# [Supplied information]
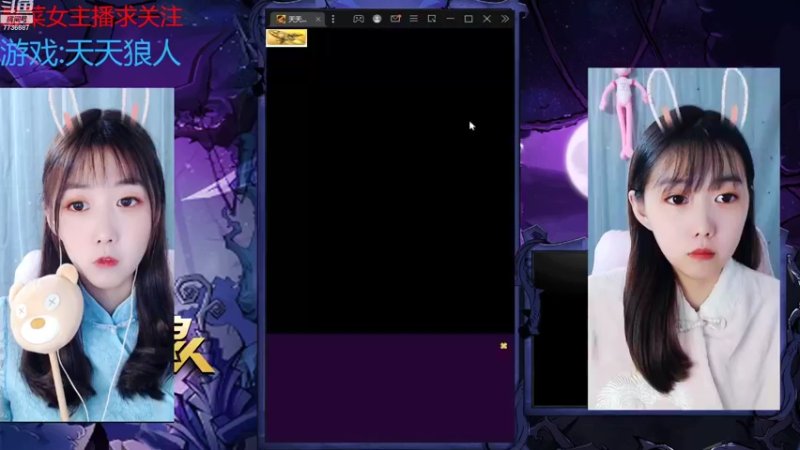 【2022-10-13 19点场】停留在雨中Cium：#天天狼人#来了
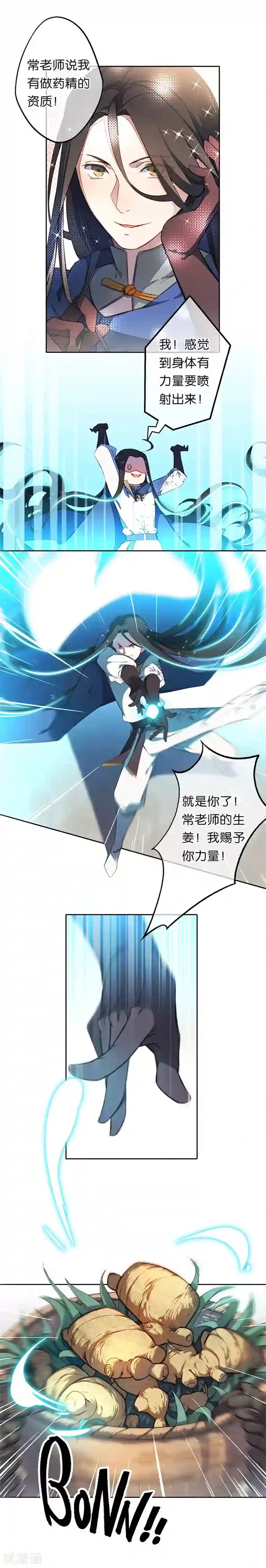 药精奇缘第14话 漫天飞雪何处来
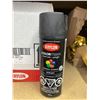 Image 2 : Krylon Color Maxx Flat Black Indoor/Outdoor Paint 6 x 340g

# [Task requirements]
Exactly as written, set down the lines from the line holding "药精奇缘第14话 漫天飞雪何处来" to the last line of the data, both ends included, pictures excluded.

# [Task response]
 药精奇缘第14话 漫天飞雪何处来
 Image 2 : Krylon Color Maxx Flat Black Indoor/Outdoor Paint 6 x 340g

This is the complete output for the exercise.